La Suprema Corte interviene sulla questione rammentando innanzitutto la ormai stratificata giurisprudenza della Corte in merito al tema oggetto d’indagine che ha chiarito che la responsabilità personale e solidale, prevista dall’art. 38 c.c. di colui che agisce in nome e per conto dell’associazione non riconosciuta, non è collegata alla mera titolarità della rappresentanza dell’associazione stessa bensì all’attività negoziale concretamente svolta per suo conto e risoltasi nella creazione di rapporti obbligatori fra l’ente ed i terzi. La ratio di una simile previsione è volta a contemperare l’assenza di un sistema di pubblicità legale riguardante il patrimonio dell’ente, con le esigenze di tutela dei creditori che abbiano fatto affidamento sulla solvibilità e sul patrimonio delle persone che hanno operato per l’associazione, e trascende, pertanto, la posizione astrattamente assunta dal soggetto nell’ambito della compagine sociale ricollegandosi piuttosto ad una concreta ingerenza dell’agente nell’attività dell’ente. Ne consegue, dunque, che chi invoca in giudizio tale responsabilità ha l’onere di provare la concreta attività svolta in nome e nell’interesse dell’associazione, non essendo sufficiente la prova in ordine alla carica rivestita.

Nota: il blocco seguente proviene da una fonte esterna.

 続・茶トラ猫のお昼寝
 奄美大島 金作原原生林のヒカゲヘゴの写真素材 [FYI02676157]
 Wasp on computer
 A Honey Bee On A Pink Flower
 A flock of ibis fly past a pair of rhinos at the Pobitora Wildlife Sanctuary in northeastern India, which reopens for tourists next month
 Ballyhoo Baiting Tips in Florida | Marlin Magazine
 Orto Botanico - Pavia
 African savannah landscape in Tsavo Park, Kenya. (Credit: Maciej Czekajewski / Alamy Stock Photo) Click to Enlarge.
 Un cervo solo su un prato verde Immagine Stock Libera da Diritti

Proprio in relazione alla necessaria prova che l’amministrazione deve essere in grado di fornire per poter invocare la solidarietà del presidente, se da un lato può non essere sufficiente la mera invocazione della carica rivestita, secondo la Cassazione ci sono tutta una serie di elementi che certamente rappresentano forti indicatori di concreto esercizio di potere gestorio nell’amministrazione di un’associazione che la CTR avrebbe dovuto considerare : “a) la sottoscrizione del rendiconto dell’associazione; b) la riscossione degli incassi delle serate; c) l’avere curato le utenze ricevendo le bollette, nonché l’affitto del locale attraverso il pagamento con proprio bonifico del relativo canone; d) il reperimento delle forniture del bar; e) la conduzione del bar che, statutariamente, rappresentava una delle attività dell’associazione f) la sottoscrizione della dichiarazione”.

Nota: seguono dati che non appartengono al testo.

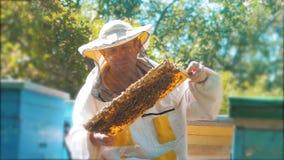 Pszczelarka trzyma honeycomb pszczoły pełno Pszczelarka Sprawdza Honeycomb ramę Przy pasieką beekeeping stylu życia pojęcie zbiory wideo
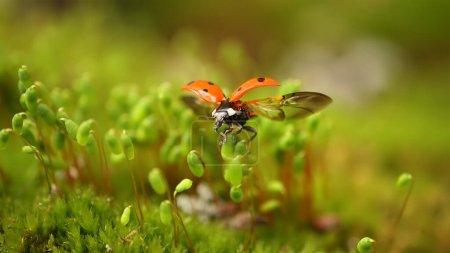 Photo pour Gros plan sur la faune d'une coccinelle dans l'herbe verte de la forêt. Macrocosme dans la nature. Coccinella septempunctata, la coccinelle à sept points, est la coccinelle la plus commune en Europe.. - image libre de droit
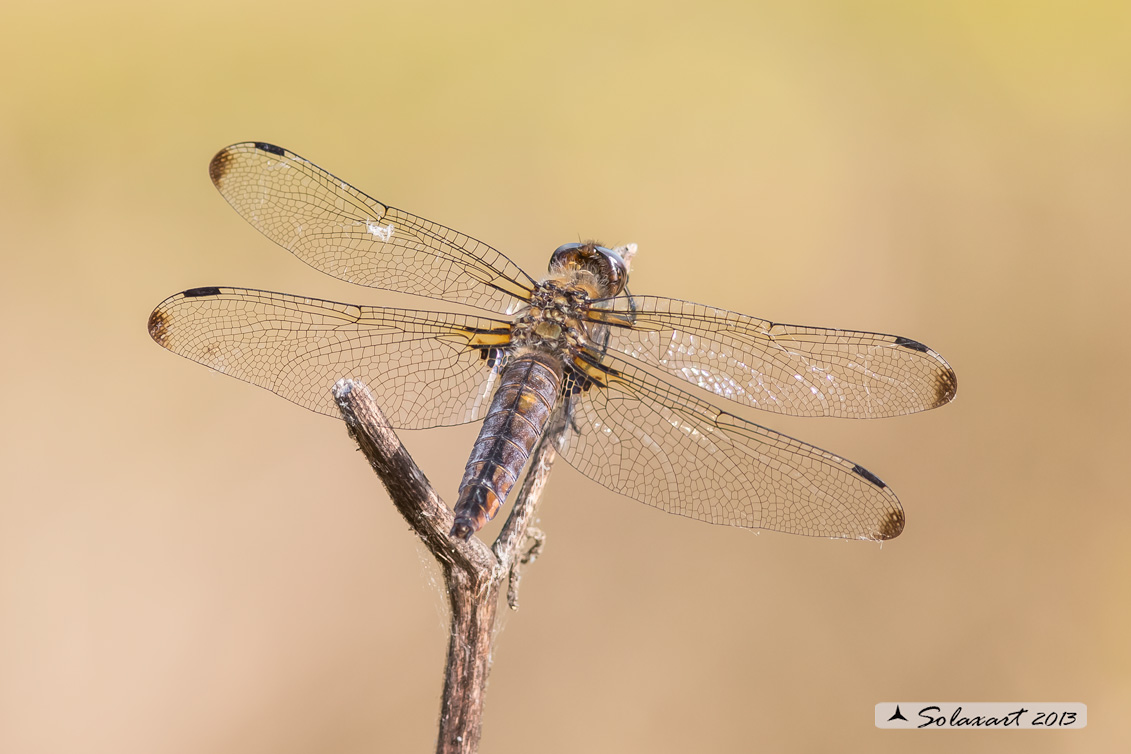 Libellula fulva  femmina    -    Scarce Chaser  (female)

Secondo la Corte questi elementi se a vario titolo riscontrabili all’interno degli atti accertativi sono da soli sufficienti a legittimare una responsabilità personale solidale ex art. 38 c.c. in quanto rappresentano chiari indici di esercizio di attività gestoria e devono essere considerati validi anche nell’ipotesi in cui non facciano riferimento al medesimo soggetto in capo al quale da statuto è riconducibile la rappresentanza legale dell’associazione priva del riconoscimento della personalità giuridica.
La sentenza impugnata che non aveva correttamente valutato gli indicatori di solidarietà posti in rilievo dall’Agenzia delle Entrate era, dunque meritevole di essere cassata con rinvio ad altra sezione della CTR per nuovo esame e liquidazione delle spese di lite.